RECAP: The Bachelor Australia – S7 E14
Dr Jodes recaps: The Bachelor S7
Background photo via Canva

Being the Bachie must be surprisingly good practice for your thesis defence

It’s hometowns! We’re only three episodes from the end now, and things are so serious that the whole narrative structure of the show has changed. And also now that there are only four of them the women aren’t really allowed to talk to each other? Because they have so many feels for Matt that seeing each other would be unbearable? This particular part of the narrative logic has never really been spelled out and I would really like it if it were, so can you oblige me, Bachie?

Ahem. Anyway. Structure!

If this is your first foray into the world of the Bach, here is what happens structurally from this point in.

Final four: the hometown dates. The Bach visits the homes and meets the families of all four of the final contestants.

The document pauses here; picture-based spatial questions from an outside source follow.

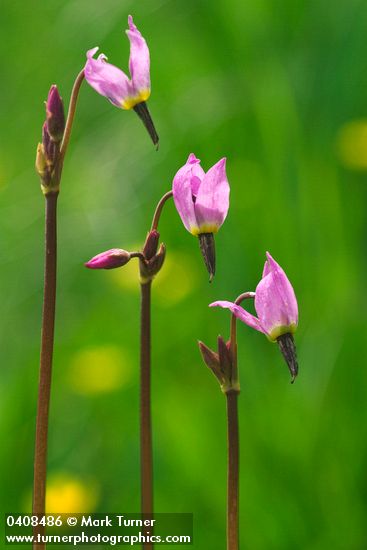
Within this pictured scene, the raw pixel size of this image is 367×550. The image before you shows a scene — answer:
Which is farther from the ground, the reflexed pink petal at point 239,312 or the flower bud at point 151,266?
the flower bud at point 151,266

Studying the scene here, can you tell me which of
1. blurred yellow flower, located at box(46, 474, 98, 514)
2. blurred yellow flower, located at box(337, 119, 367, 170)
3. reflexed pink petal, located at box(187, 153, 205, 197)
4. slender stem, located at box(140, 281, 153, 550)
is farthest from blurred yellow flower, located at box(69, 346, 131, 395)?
reflexed pink petal, located at box(187, 153, 205, 197)

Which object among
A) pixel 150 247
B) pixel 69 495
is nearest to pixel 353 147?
pixel 69 495

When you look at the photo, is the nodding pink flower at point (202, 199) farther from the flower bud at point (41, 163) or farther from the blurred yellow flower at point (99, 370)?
the blurred yellow flower at point (99, 370)

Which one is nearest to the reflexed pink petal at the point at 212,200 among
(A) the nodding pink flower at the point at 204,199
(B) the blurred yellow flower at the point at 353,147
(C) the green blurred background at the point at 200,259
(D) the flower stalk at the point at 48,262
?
(A) the nodding pink flower at the point at 204,199

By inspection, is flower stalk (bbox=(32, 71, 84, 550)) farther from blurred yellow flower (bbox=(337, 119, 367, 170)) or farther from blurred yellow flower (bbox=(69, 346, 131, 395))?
blurred yellow flower (bbox=(337, 119, 367, 170))

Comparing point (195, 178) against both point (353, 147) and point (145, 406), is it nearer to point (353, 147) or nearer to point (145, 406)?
point (145, 406)

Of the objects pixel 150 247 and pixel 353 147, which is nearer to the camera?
pixel 150 247
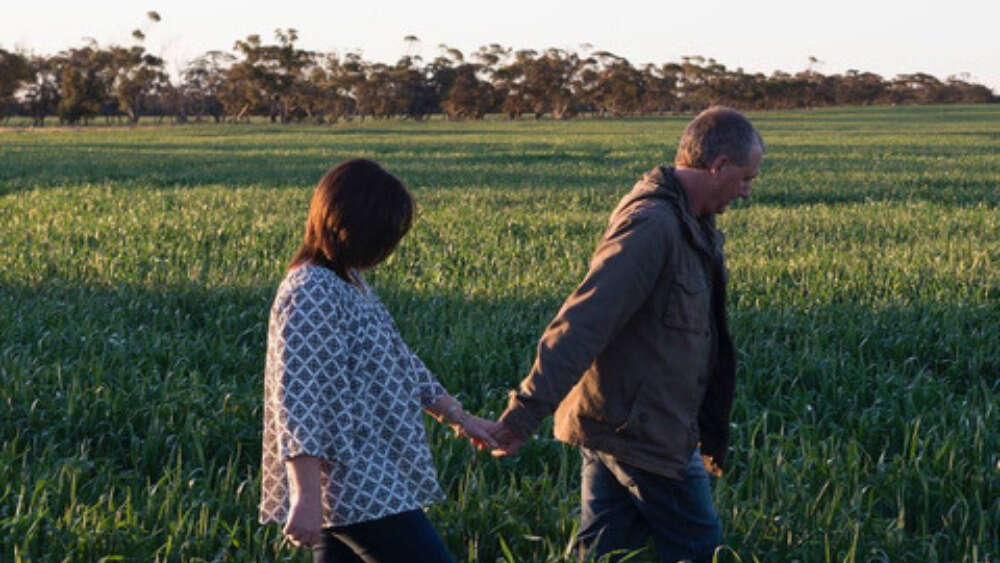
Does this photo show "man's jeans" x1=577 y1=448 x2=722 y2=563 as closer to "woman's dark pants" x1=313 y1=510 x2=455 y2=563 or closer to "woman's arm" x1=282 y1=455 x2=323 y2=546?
"woman's dark pants" x1=313 y1=510 x2=455 y2=563

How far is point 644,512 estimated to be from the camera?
3508 mm

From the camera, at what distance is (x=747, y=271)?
10062 millimetres

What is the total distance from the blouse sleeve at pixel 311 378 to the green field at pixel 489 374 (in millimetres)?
1118

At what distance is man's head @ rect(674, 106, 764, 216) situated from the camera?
132 inches

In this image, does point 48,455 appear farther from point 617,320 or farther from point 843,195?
point 843,195

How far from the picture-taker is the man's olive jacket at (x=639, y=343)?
3.21 meters

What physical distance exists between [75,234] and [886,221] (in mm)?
10381

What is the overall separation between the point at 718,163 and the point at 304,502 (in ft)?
5.12

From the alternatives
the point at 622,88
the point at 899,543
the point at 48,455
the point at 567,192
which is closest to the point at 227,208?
the point at 567,192

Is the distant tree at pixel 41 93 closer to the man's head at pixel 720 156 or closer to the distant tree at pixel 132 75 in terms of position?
the distant tree at pixel 132 75

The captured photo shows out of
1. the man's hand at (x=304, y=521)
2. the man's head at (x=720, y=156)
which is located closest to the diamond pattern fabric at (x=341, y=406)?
the man's hand at (x=304, y=521)

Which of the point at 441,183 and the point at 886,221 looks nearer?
the point at 886,221

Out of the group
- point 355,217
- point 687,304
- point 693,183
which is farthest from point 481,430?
point 693,183

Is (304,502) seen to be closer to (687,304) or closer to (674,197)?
(687,304)
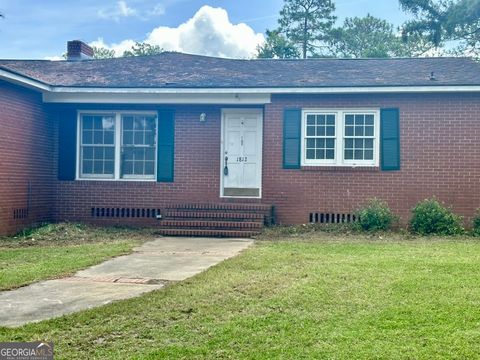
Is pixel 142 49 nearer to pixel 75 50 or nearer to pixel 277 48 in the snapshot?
pixel 277 48

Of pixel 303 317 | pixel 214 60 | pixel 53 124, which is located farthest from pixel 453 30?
pixel 303 317

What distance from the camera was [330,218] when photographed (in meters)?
11.9

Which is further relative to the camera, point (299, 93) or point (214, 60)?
point (214, 60)

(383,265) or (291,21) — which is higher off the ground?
(291,21)

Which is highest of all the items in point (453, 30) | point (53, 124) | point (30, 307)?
point (453, 30)

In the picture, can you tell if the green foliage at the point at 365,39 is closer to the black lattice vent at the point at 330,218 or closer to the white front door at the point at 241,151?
the white front door at the point at 241,151

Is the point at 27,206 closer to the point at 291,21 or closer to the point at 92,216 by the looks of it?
the point at 92,216

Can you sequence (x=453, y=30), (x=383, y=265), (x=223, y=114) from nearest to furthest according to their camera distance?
1. (x=383, y=265)
2. (x=223, y=114)
3. (x=453, y=30)

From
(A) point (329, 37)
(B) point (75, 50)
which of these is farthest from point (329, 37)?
(B) point (75, 50)

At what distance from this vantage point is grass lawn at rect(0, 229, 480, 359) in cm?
372

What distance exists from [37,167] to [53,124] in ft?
4.26

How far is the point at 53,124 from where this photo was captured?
500 inches

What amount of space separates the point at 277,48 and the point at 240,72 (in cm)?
2058

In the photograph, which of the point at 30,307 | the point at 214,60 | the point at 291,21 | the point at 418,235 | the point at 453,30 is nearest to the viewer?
the point at 30,307
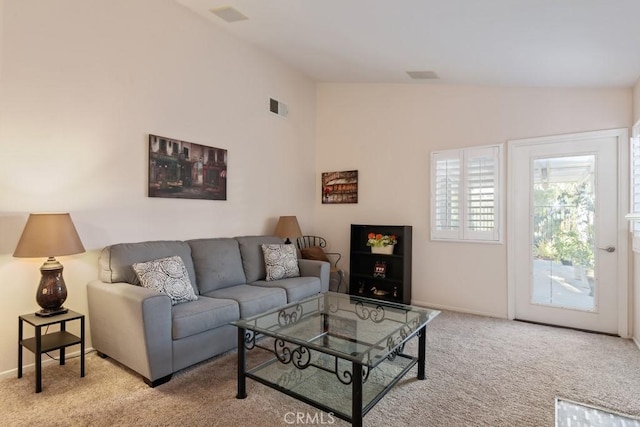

Final three: the ‘fantasy’ dates. This is very under-theorised. In the US version – and many of the other international franchises – this is the point where the banging starts, as Bach + contestant go to the infamous ‘fantasy suite’. However, apparently sex hasn’t been invented yet in the Australian franchise (which might be part of the reason people are so keen to shit-talk wannabe Esther Perel Abbie?).

Final two: the faraway dates. This is kind of a combo of the other two. The final two contestants meet the Bach’s family and go on one final date, usually in some kind of faraway setting (this is a bonanza for tourism product placement).

Final four seems like quite an arbitrary point for these new structures to kick in: what’s so different from final five, or six? But the line had to be somewhere, and it’s quite important that there is a line, because this represents an important new step in the Bachie love stories. Here, for the first time, we get the opportunity to see the contestants (and later, the Bach) in context.

In my creative writing class this week, we were discussing setting. One of the things I was trying to communicate to my students is that character and setting are inextricable. It is only through the characters’ eyes that the setting becomes meaningful (which is why prologues that begin with any variation of ‘IN A WORLD WHERE’ are terrible, because they’re introducing us to the setting without giving us a way to care about it yet). And the characters are creatures of their settings, shaped by the world around them. What’s Harry Potter without the interaction with the Wizarding World? What’s Anne Shirley without Green Gables? What’s Mr Darcy without Pemberley?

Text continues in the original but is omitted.